● Given instruction:
Rewrite the records from the line containing "Above or below" through the end of the records, changing "shrub" to "bush" and leaving everything else as it is. Omit the pictures from your answer.
--- begin ---
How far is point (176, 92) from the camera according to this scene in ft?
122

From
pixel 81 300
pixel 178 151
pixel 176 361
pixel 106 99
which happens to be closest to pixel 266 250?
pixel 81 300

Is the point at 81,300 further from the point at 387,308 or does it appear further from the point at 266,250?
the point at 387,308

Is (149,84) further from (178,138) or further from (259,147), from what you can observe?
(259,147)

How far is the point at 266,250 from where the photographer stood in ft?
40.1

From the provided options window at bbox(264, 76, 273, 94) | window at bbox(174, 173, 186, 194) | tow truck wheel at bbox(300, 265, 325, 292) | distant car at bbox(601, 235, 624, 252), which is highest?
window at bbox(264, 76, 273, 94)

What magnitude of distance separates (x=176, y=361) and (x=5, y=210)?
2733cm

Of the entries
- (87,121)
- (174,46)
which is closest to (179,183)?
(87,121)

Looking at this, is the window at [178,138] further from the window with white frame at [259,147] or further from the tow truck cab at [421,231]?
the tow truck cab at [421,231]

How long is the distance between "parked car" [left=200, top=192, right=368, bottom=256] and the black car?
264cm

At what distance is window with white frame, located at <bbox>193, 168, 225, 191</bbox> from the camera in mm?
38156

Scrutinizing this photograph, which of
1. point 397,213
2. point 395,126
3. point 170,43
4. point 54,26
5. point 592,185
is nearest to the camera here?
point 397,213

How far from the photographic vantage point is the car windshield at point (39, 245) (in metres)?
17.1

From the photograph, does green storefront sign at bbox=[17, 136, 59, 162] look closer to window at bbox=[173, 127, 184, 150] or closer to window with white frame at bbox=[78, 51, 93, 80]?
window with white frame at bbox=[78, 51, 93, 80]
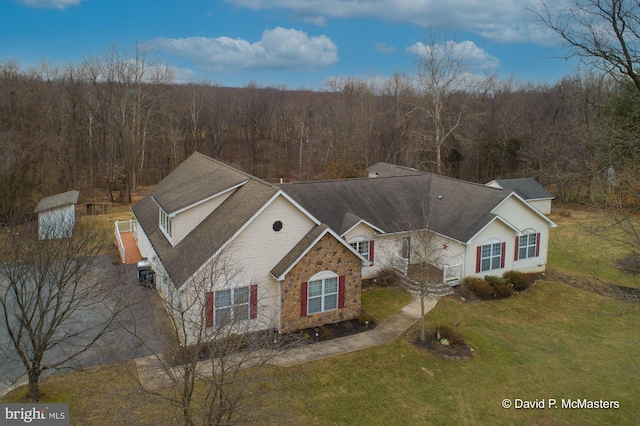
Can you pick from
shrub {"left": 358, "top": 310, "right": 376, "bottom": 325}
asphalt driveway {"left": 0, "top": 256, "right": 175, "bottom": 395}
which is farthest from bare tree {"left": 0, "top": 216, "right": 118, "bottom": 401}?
shrub {"left": 358, "top": 310, "right": 376, "bottom": 325}

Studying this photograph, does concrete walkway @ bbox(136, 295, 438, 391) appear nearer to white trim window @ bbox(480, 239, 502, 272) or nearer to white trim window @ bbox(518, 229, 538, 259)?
white trim window @ bbox(480, 239, 502, 272)

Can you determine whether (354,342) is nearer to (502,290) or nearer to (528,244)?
(502,290)

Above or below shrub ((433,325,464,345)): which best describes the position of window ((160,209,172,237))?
above

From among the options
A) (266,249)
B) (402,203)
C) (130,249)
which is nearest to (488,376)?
(266,249)

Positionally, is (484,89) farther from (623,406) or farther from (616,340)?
(623,406)

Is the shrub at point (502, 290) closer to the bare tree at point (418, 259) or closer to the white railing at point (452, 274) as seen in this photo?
the white railing at point (452, 274)
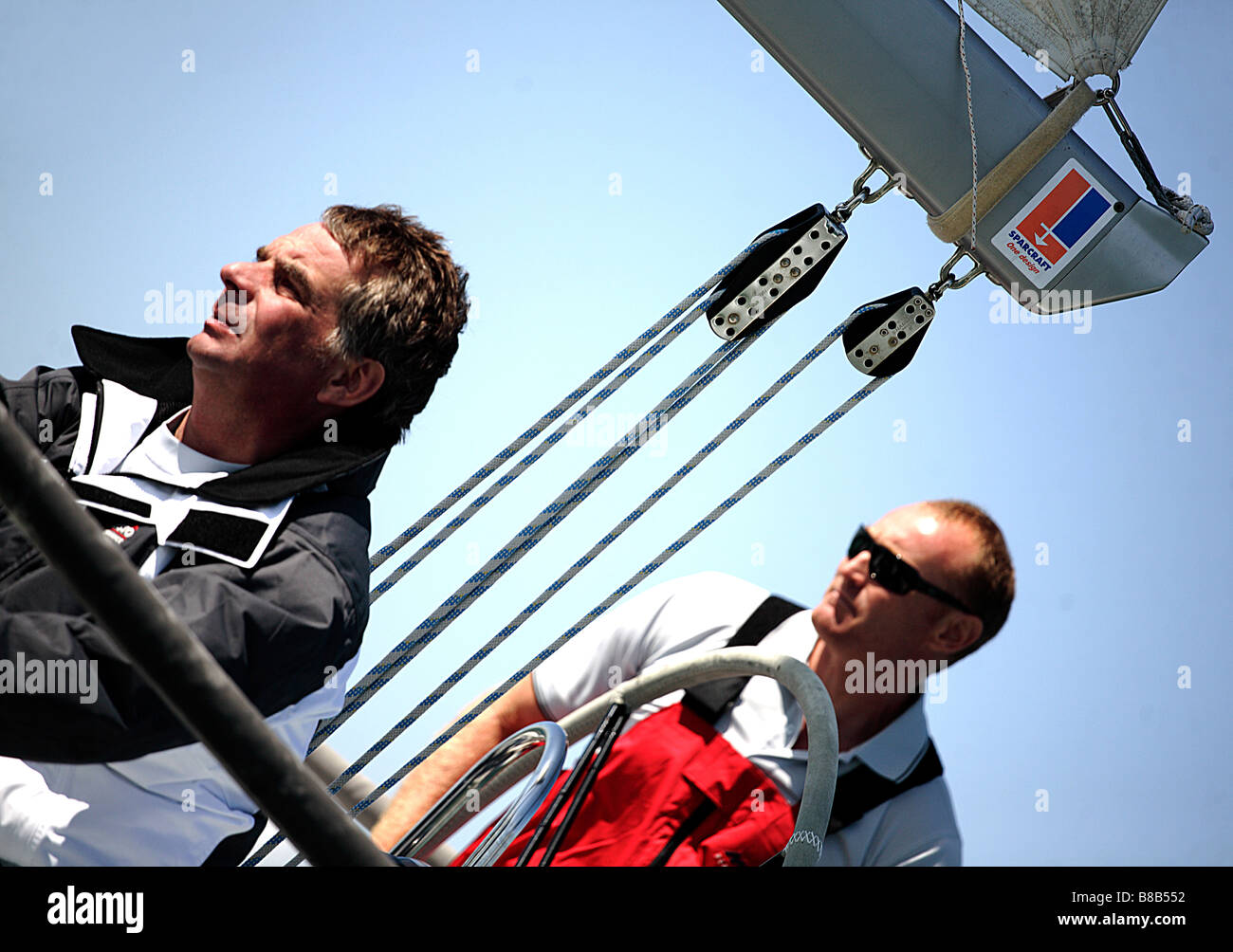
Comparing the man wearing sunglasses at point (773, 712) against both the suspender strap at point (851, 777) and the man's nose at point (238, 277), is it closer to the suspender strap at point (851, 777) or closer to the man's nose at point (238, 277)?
the suspender strap at point (851, 777)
--- end ---
● Result of the exercise:
Above or below bush ((433,325,464,345)): which best describes the position of window ((160,209,172,237))?
above

From among the options
A) (266,249)
B) (402,203)
C) (130,249)
which is nearest to (488,376)?
(266,249)

Positionally, is (484,89) farther from (623,406) or farther from (616,340)?
(623,406)

Is the bush at point (502, 290) closer to the bare tree at point (418, 259) or closer to the white railing at point (452, 274) as seen in this photo?
the white railing at point (452, 274)
Comparing the man wearing sunglasses at point (773, 712) against both the suspender strap at point (851, 777) and the man's nose at point (238, 277), is it closer to the suspender strap at point (851, 777) or closer to the man's nose at point (238, 277)?
the suspender strap at point (851, 777)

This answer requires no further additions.